Musicista elettronico irlandese attivo già dagli anni ottanta, oltre ad essere il “nonno” dell’elettronica irlandese, Roger Doyle è uno degli esponenti più interessanti del minimalismo applicato al teatro. Poco conosciuto se non negli ambienti dell’elettronica, Doyle si è sempre diviso tra due prospettive musicali: da una parte l’uso (anche elettroacustico) dei suoni confezionato in diversi dischi in volumi e l’utilizzo del “minimalismo” classico, entrambi inseriti in un contesto dove l’aspetto narrativo (che lo rende più fruibile in teatro) è un aspetto fondamentale. Quindi un compositore, musicista da ascoltare magari con l’ausilio di immagini o cortometraggi: è proprio quello che succede ai suoi concerti o nelle colonne sonore a cui prestato la sua musica. Doyle narra attraverso voci appropriate storie tra le più disparate e la sua musicalità ben si presta a descrivere il moderno concetto “ambientale”, cioè musica che accompagna la nostra vita in tutta la sua quotidianità.

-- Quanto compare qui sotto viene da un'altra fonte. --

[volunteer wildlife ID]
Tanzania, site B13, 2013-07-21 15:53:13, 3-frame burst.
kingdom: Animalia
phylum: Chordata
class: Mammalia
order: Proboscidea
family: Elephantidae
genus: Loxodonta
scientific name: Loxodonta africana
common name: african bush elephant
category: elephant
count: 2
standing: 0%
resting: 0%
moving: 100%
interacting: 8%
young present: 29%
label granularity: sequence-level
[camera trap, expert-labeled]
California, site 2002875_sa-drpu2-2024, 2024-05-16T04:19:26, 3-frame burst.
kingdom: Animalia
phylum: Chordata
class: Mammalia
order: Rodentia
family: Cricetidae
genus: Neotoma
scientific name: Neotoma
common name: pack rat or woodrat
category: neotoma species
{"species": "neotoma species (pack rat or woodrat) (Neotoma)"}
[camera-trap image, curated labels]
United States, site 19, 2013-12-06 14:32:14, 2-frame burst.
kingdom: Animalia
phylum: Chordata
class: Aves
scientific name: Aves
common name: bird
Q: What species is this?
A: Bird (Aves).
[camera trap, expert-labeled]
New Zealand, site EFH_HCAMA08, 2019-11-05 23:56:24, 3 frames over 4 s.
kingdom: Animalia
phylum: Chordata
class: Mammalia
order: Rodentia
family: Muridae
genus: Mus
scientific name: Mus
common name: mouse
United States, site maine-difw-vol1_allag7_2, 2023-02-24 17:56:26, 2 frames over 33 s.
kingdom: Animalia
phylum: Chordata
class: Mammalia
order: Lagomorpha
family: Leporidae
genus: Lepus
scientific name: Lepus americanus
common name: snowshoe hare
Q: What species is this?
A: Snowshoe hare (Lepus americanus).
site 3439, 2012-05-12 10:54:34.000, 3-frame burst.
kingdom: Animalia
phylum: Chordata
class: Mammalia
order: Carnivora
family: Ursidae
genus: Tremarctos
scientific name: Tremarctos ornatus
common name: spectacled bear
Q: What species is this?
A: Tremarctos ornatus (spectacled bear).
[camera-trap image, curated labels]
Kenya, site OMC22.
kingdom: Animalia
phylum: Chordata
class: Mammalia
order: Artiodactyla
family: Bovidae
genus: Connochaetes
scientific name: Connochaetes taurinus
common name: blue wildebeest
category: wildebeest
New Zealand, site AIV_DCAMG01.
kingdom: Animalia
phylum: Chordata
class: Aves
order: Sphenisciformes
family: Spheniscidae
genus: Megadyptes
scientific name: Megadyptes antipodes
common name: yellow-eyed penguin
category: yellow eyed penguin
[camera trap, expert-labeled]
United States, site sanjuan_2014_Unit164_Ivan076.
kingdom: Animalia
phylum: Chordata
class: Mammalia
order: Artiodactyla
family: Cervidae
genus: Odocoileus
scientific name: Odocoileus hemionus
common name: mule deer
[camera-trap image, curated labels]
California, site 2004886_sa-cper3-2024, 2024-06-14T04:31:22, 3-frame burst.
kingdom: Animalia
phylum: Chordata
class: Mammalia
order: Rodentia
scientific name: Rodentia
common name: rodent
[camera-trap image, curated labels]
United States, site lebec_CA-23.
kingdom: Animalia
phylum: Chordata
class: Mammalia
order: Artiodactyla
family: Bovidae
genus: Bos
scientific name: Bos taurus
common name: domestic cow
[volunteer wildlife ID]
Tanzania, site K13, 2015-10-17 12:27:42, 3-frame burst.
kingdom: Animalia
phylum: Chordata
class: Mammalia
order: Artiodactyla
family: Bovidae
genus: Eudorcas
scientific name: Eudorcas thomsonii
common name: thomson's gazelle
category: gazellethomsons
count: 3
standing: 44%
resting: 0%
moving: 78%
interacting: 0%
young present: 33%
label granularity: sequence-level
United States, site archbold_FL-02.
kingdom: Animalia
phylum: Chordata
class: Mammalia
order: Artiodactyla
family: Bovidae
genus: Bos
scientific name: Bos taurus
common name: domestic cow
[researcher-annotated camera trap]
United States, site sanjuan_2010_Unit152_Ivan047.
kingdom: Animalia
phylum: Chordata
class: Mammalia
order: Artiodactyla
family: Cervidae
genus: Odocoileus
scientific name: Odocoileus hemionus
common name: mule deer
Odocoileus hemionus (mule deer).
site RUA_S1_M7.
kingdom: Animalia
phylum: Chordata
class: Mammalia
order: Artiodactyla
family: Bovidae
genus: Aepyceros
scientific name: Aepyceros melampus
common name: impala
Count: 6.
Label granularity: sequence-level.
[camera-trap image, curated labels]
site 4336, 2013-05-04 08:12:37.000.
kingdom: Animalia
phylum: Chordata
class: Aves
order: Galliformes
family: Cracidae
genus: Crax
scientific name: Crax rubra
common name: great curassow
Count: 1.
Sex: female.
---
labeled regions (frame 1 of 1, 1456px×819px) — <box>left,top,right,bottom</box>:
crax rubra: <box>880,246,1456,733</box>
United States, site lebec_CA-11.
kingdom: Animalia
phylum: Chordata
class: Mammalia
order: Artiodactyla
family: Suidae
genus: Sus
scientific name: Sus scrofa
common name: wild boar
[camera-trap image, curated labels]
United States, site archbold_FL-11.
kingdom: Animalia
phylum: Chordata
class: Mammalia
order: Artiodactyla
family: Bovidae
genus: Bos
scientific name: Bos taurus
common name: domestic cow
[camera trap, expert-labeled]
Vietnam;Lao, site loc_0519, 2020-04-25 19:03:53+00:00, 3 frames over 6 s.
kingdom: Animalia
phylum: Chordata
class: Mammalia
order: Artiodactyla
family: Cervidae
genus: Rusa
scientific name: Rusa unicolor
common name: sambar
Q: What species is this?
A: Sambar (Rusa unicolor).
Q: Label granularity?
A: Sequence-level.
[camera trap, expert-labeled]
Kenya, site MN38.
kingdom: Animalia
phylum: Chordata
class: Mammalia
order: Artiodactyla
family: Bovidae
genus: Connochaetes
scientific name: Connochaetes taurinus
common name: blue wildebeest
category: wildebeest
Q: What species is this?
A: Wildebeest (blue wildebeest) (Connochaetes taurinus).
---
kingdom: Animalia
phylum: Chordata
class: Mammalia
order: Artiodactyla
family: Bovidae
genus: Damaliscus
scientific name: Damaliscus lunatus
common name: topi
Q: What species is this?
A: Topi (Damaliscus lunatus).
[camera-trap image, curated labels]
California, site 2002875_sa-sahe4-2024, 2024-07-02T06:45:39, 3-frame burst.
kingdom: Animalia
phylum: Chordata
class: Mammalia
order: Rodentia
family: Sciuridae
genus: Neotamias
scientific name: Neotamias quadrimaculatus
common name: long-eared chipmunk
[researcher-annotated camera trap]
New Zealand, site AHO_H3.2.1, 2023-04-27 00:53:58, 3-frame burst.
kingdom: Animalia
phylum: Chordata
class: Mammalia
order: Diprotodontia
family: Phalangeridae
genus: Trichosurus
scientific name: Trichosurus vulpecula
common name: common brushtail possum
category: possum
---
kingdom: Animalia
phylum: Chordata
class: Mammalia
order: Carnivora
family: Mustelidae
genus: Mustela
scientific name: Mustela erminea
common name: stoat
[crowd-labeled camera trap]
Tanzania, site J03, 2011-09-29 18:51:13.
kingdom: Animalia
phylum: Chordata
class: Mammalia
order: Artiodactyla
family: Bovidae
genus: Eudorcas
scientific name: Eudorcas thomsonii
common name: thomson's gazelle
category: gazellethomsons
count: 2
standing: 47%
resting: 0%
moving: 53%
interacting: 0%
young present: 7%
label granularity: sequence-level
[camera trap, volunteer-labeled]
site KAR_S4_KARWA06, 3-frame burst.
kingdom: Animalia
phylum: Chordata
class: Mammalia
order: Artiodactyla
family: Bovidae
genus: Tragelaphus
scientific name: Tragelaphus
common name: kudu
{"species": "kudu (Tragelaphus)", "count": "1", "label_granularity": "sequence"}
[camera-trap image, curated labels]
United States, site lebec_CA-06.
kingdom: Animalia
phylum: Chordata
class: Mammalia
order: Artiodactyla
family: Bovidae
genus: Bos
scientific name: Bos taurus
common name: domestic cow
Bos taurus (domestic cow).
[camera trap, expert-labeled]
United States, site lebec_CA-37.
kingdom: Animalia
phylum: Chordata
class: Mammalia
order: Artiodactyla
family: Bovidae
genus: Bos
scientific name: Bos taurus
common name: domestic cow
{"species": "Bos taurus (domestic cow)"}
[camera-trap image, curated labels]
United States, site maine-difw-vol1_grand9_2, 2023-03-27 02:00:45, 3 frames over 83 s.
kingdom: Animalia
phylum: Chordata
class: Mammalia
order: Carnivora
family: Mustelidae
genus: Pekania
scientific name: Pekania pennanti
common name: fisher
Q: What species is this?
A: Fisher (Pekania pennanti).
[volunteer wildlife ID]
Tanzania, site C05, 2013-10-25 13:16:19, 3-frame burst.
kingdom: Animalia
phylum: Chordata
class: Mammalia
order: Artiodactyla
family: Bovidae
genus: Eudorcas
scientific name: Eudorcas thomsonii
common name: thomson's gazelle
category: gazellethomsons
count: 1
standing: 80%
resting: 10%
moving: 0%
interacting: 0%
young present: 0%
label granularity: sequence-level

In questo ultimo album (tra i suoi migliori) tali aspetti sono rimarcati da due nuovi brani in perfetto stile minimalistico con apporto di elettronica e una versione di “Adolf Gebler, clarinettista” che è una colonna sonora per un film immaginario, viene anche chimato un ‘cinema per l’orecchio’. Suonata dal vivo con orchestra, pianoforte e voce femminile, i dialoghi pre-registrati e gli effetti sonori provenienti dagli altoparlanti, danno all’ascoltatore l’impressione di essere presente alla proiezione di un film, che però non può vedere, solo sentire. La storia è quella di Adolf Gebler andato a vivere in Irlanda dopo essersi innamorato di una mascherina incontrata dopo un concerto a Dublino nel 1910.
Discografia selezionata:
-Babel, Sido 1981 (ristampato in tre volumi per la Silverdoor 1998) per i suoi lavori compiuti nell’elettronica (anche elettroacustica e ambientale) che ha richiesto quasi dieci anni per la sua realizzazione.
-Budawanny, Silverdoor 1987, colonna sonora di due films diretti negli anni ottanta dal regista irlandese Bob Quinn, per i lavori “cinematografici” o “teatrali” ove sono presenti anche elementi tipici della tradizione folk irlandese.